แชร์ผ่าน


Dynamic file pruning

Dynamic file pruning, can significantly improve the performance of many queries on Delta Lake tables. Dynamic file pruning triggers for queries that contain filter statements or WHERE clauses. You must use Photon-enabled compute to use dynamic file pruning in MERGE, UPDATE, and DELETE statements. Only SELECT statements leverage dynamic file pruning when Photon is not used.

Dynamic file pruning is especially efficient for non-partitioned tables, or for joins on non-partitioned columns. The performance impact of dynamic file pruning is often correlated to the clustering of data so consider using Z-Ordering to maximize the benefit.

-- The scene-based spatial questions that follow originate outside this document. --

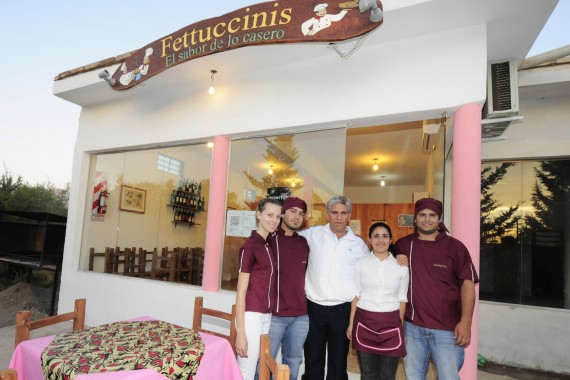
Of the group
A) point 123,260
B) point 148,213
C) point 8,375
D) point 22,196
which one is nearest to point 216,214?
point 123,260

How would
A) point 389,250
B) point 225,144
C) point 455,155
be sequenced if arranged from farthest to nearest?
point 225,144 → point 455,155 → point 389,250

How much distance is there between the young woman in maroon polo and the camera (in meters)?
2.15

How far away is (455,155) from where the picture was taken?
302 centimetres

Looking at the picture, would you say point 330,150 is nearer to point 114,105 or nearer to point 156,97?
point 156,97

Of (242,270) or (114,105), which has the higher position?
(114,105)

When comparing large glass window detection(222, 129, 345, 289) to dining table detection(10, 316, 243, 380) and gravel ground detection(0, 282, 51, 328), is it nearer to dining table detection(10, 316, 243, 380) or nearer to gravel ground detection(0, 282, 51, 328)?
dining table detection(10, 316, 243, 380)

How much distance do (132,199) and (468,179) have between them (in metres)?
5.56

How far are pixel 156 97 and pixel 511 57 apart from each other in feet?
14.5

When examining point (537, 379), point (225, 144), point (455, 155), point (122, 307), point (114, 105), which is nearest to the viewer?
point (455, 155)

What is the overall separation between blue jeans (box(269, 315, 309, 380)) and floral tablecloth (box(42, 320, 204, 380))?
634 millimetres

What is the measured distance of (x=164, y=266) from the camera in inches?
229

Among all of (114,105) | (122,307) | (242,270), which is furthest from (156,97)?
(242,270)

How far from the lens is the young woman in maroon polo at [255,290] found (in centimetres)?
215

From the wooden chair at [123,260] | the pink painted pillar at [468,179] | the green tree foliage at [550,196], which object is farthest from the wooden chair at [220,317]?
the green tree foliage at [550,196]
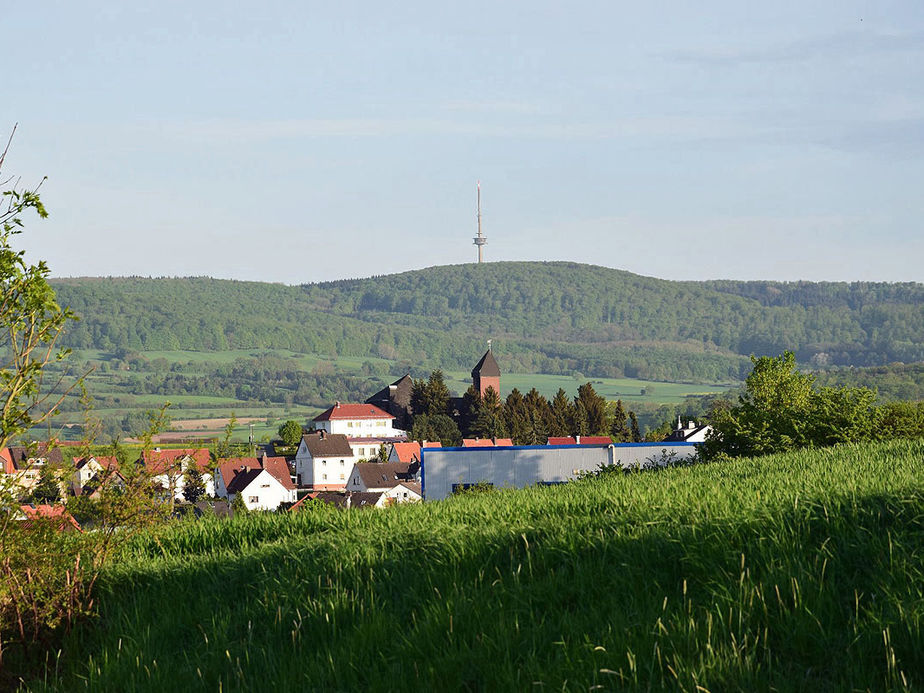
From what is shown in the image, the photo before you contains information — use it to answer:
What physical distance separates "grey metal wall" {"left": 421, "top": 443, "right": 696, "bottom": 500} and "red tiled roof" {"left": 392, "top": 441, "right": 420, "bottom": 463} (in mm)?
63930

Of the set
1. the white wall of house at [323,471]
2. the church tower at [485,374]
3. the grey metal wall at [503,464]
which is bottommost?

For background and use cases for dynamic file pruning, see Faster SQL queries on Delta Lake with dynamic file pruning.

Configuration

Dynamic file pruning is controlled by the following Apache Spark configuration options:

  • spark.databricks.optimizer.dynamicFilePruning (default is true): The main flag that directs the optimizer to push down filters. When set to false, dynamic file pruning will not be in effect.
  • spark.databricks.optimizer.deltaTableSizeThreshold (default is 10,000,000,000 bytes (10 GB)): Represents the minimum size (in bytes) of the Delta table on the probe side of the join required to trigger dynamic file pruning. If the probe side is not very large, it is probably not worthwhile to push down the filters and we can just simply scan the whole table. You can find the size of a Delta table by running the DESCRIBE DETAIL table_name command and then looking at the sizeInBytes column.
  • spark.databricks.optimizer.deltaTableFilesThreshold (default is 10): Represents the number of files of the Delta table on the probe side of the join required to trigger dynamic file pruning. When the probe side table contains fewer files than the threshold value, dynamic file pruning is not triggered. If a table has only a few files, it is probably not worthwhile to enable dynamic file pruning. You can find the size of a Delta table by running the DESCRIBE DETAIL table_name command and then looking at the numFiles column.